[Excerpted data — start]

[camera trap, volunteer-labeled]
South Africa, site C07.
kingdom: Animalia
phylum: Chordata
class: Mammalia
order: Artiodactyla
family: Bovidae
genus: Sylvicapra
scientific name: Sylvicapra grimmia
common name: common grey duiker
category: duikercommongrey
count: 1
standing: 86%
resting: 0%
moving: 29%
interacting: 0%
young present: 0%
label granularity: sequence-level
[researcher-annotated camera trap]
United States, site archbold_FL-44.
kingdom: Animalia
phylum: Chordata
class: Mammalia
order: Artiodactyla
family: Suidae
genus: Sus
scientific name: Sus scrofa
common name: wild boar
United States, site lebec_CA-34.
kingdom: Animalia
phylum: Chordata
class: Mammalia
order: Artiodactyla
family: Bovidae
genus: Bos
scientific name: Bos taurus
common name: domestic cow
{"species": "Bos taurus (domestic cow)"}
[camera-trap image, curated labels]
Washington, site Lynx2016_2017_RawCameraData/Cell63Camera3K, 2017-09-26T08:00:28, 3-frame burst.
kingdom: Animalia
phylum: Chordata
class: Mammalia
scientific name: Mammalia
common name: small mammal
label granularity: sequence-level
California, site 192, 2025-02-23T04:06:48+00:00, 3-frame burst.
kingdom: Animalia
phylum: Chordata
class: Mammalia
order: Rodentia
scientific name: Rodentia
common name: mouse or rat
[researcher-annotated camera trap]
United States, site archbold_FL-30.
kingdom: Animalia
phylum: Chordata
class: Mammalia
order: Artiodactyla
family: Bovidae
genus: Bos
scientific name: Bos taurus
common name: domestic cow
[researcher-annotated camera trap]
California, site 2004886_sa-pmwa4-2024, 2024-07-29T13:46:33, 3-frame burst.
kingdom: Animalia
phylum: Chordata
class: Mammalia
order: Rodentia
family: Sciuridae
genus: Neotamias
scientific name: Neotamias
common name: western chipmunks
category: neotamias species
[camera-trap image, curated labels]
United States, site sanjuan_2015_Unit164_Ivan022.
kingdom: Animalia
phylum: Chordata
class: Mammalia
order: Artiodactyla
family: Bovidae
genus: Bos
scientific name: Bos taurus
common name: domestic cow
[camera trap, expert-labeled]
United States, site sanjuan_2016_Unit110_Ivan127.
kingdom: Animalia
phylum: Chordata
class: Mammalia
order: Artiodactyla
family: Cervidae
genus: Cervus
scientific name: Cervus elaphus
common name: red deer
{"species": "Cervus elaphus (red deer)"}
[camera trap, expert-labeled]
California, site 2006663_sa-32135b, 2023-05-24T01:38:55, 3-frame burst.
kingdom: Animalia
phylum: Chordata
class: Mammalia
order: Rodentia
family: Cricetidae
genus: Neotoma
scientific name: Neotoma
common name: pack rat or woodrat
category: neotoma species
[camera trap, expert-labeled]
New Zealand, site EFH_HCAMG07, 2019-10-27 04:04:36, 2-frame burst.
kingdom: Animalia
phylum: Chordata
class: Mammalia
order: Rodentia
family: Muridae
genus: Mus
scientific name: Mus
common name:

[Excerpted data — finish]

An exact copy of all the entries is what's needed; write it out.

* **Solution to this task**
[camera trap, volunteer-labeled]
South Africa, site C07.
kingdom: Animalia
phylum: Chordata
class: Mammalia
order: Artiodactyla
family: Bovidae
genus: Sylvicapra
scientific name: Sylvicapra grimmia
common name: common grey duiker
category: duikercommongrey
count: 1
standing: 86%
resting: 0%
moving: 29%
interacting: 0%
young present: 0%
label granularity: sequence-level
[researcher-annotated camera trap]
United States, site archbold_FL-44.
kingdom: Animalia
phylum: Chordata
class: Mammalia
order: Artiodactyla
family: Suidae
genus: Sus
scientific name: Sus scrofa
common name: wild boar
United States, site lebec_CA-34.
kingdom: Animalia
phylum: Chordata
class: Mammalia
order: Artiodactyla
family: Bovidae
genus: Bos
scientific name: Bos taurus
common name: domestic cow
{"species": "Bos taurus (domestic cow)"}
[camera-trap image, curated labels]
Washington, site Lynx2016_2017_RawCameraData/Cell63Camera3K, 2017-09-26T08:00:28, 3-frame burst.
kingdom: Animalia
phylum: Chordata
class: Mammalia
scientific name: Mammalia
common name: small mammal
label granularity: sequence-level
California, site 192, 2025-02-23T04:06:48+00:00, 3-frame burst.
kingdom: Animalia
phylum: Chordata
class: Mammalia
order: Rodentia
scientific name: Rodentia
common name: mouse or rat
[researcher-annotated camera trap]
United States, site archbold_FL-30.
kingdom: Animalia
phylum: Chordata
class: Mammalia
order: Artiodactyla
family: Bovidae
genus: Bos
scientific name: Bos taurus
common name: domestic cow
[researcher-annotated camera trap]
California, site 2004886_sa-pmwa4-2024, 2024-07-29T13:46:33, 3-frame burst.
kingdom: Animalia
phylum: Chordata
class: Mammalia
order: Rodentia
family: Sciuridae
genus: Neotamias
scientific name: Neotamias
common name: western chipmunks
category: neotamias species
[camera-trap image, curated labels]
United States, site sanjuan_2015_Unit164_Ivan022.
kingdom: Animalia
phylum: Chordata
class: Mammalia
order: Artiodactyla
family: Bovidae
genus: Bos
scientific name: Bos taurus
common name: domestic cow
[camera trap, expert-labeled]
United States, site sanjuan_2016_Unit110_Ivan127.
kingdom: Animalia
phylum: Chordata
class: Mammalia
order: Artiodactyla
family: Cervidae
genus: Cervus
scientific name: Cervus elaphus
common name: red deer
{"species": "Cervus elaphus (red deer)"}
[camera trap, expert-labeled]
California, site 2006663_sa-32135b, 2023-05-24T01:38:55, 3-frame burst.
kingdom: Animalia
phylum: Chordata
class: Mammalia
order: Rodentia
family: Cricetidae
genus: Neotoma
scientific name: Neotoma
common name: pack rat or woodrat
category: neotoma species
[camera trap, expert-labeled]
New Zealand, site EFH_HCAMG07, 2019-10-27 04:04:36, 2-frame burst.
kingdom: Animalia
phylum: Chordata
class: Mammalia
order: Rodentia
family: Muridae
genus: Mus
scientific name: Mus
common name:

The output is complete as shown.